Christian Wulff,  der, man muss es noch einmal sagen, in wenigen Tagen wahrscheinlich Bundespräsident wird, prognostizierte: „Dies wird, ähnlich wie in Frankreich oder den USA, zu einer präsidialen Verfassung führen, in denen ein Regierungschef mit unterschiedlichen Mehrheiten in den Parlamenten umgehen muss“. Im Klartext: Der künftige Bundespräsident will in Deutschland ein Präsidialsystem installieren, allerdings mit dem Kanzler (oder den Ministerpräsidenten) als Präsidenten.
 
Seitdem hat man von Wulff nichts mehr zu diesem Thema gehört. Heute tritt er in seinen Vorstellungsinterviews als onkelhafter Wegbegleiter des schwarz-gelben Sparpaketes auf und propagiert: „Die Zukunft gehört den Sanftmütigen“. Sein damaliger Vorschlag war aber alles andere als sanftmütig. Deshalb wüsste man gerne noch vor seiner Wahl zum Bundespräsidenten, ob sein Direktwahl-Vorschlag noch gilt oder ob er dem üblichen Politikerbrauch entsprach, bei Vorschlägen dann besonders mutig zu sein, wenn man weiß, dass sie ohnehin keine Chance auf Verwirklichung haben.

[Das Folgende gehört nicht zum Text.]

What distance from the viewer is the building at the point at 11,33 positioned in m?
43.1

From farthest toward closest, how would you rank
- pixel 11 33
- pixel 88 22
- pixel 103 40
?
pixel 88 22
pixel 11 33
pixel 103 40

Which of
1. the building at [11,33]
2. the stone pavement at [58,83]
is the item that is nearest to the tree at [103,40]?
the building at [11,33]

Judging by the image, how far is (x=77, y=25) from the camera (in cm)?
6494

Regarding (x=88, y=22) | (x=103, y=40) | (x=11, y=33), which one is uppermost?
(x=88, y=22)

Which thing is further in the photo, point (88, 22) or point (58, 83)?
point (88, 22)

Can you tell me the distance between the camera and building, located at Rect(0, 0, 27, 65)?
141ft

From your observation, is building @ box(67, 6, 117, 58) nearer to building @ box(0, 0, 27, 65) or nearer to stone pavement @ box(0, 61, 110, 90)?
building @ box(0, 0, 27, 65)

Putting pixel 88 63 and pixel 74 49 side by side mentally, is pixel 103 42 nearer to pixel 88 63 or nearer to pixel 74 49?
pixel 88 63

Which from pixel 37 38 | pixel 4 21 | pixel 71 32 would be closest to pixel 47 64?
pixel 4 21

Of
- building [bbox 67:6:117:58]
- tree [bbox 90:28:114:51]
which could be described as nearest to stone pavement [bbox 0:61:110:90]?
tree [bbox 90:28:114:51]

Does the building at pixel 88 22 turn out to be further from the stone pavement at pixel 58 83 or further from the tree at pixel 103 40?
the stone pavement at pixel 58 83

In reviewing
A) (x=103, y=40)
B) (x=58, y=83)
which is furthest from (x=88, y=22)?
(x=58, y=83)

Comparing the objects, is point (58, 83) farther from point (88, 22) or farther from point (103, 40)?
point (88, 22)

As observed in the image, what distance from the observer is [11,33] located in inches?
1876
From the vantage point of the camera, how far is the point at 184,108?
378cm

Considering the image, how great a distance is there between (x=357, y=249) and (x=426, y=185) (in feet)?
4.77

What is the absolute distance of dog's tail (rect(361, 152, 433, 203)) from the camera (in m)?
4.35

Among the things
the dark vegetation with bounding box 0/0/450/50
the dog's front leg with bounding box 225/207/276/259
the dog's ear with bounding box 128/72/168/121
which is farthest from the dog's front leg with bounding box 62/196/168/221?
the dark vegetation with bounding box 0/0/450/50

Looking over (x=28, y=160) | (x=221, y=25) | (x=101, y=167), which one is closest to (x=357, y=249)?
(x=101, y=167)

Sollte Wulff aber zu seiner Meinung stehen, würde seine Wahl zum Bundespräsidenten gleich mit einem Verfassungskonflikt beginnen. Spannend wird es auf jeden Fall.

P.S. Wulff hatte damals auch vorgeschlagen, auf  Bundes- und Europa-Ebene das Panaschieren und Kumulieren der Wählervoten einzuführen, also die Möglichkeit, die von den Parteien in kleinen Zirkeln vorbestimmten Listen zu verändern und Kandidaten nach vorne wählen zu können. Ob er wenigstens dazu noch steht?